In a surprising twist, the Whisper model, celebrated for its powerful audio transcription skills, has seemingly disclosed its own "musical tastes." Assigned the job of transcribing audio from a music video, the model churned out an odd, repetitive transcript that appeared to pass judgment on the music in question. This repository is home to the code and approach we used to unearth this humorous oddity.
The Whisper model's output for the track "Lose control" by Teddy Swims was as follows:
I'm not a fan of the song, but I'm not a fan of the song. I'm not a fan of the song, but I'm not a fan of the song. Something's gotta hold on me lately. No, I don't know myself anymore. Feels like the walls are all closing in, and the devil's not can at my door. How do my mind have many times?
To replicate our findings or explore the Whisper model's "opinions" on other tracks, follow these steps:
Ensure you have Python 3.8 or newer installed on your system.
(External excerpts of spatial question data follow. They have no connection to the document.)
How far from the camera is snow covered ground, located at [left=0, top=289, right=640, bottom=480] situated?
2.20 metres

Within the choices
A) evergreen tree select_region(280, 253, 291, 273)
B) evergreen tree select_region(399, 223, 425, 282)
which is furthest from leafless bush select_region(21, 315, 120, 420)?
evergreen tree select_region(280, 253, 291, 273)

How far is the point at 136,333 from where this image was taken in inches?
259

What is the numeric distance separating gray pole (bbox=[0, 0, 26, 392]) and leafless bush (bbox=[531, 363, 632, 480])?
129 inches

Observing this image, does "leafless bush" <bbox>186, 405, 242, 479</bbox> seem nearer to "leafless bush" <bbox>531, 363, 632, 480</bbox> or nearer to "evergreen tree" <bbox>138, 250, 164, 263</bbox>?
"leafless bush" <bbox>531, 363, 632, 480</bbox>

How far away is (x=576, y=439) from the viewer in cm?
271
Clone this repository to your local machine. Navigate to the repository's root directory in your terminal. Create a virtual environment, activate it, and install the required packages by running the following commands:
python -m venv .venv
source .venv/bin/activate # For Windows, use .venv\Scripts\activate
pip install -r requirements.txt
python whisper_youtube_transcriber.py "https://www.youtube.com/watch?v=GZ3zL7kT6_c"
Feel free to experiment with other tracks and share your findings with us. We'd love to hear what the Whisper model has to say about your favorite songs!
python whisper_youtube_transcriber.py "<URL>"